* **Supplied text**
# Competency Based Questions for Class 10 Maths Chapter 8 Introduction to Trigonometry

Competency Based Questions are new type of questions asked in CBSE Board exam for class 10. Practising the following Competency Based Questions will help the students in facing Board Questions.

Hint:Describe trigonometry in order to study the relationship between side and angle of a triangle.

**Question.1.** Which of the following completes the statement below?

The adjacent and ______ of right triangle depends on the angle x being referred to in that triangle and for the complementary angle (90 − 𝑥)° & of that triangle, the adjacent and opposite are ___________.

(a) opposite side, reversed

(b) opposite side, same

(c) hypotenuse, reversed

(d) hypotenuse, same

**Answer.** (a) opposite side, reversed

**Question.2.** Considering the diagram below. Which of the following statements is true?

(a) Side AC is adjacent to \angle y in triangle ADC and triangle ABC

(b) Side AC is adjacent to \angle y in triangle ADC and side BC is adjacent to \angle y in triangle ABC

(c) Side DC is adjacent to \angle y in triangle ADC and side AC is adjacent to \angle y in triangle ABC

(d) Side AC is adjacent to \angle y in triangle ADC and side DC is adjacent to \angle y in triangle ABC

**Answer.** (c) Side DC is adjacent to \angle y in triangle ADC and side AC is adjacent to \angle y in triangle ABC

Hint:Define and distinguish various trigonometric ratios in order to describe and verify sine, cosine, tangent, cosecant, secant, cotangent of an angle.

**Question.3.** Consider the triangle shown below. What are the values of tan θ, cosec θ and sec θ?

* **Dataset excerpt**
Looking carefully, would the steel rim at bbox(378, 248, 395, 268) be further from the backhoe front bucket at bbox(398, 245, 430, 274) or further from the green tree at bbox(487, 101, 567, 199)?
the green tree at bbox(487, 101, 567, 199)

* **To do**
**A)** From the trigonometry page, copy the passage that begins at the words "The adjacent and ______" and ends after the words "opposite are ___________.".
**B)** List every trigonometric ratio that the hint beginning "Define and distinguish" on the trigonometry page names.
The lines after the trigonometry page are unrelated material.

* **Results for the exercise**
**A)**
The adjacent and ______ of right triangle depends on the angle x being referred to in that triangle and for the complementary angle (90 − 𝑥)° & of that triangle, the adjacent and opposite are ___________.

**B)** sine, cosine, tangent, cosecant, secant, cotangent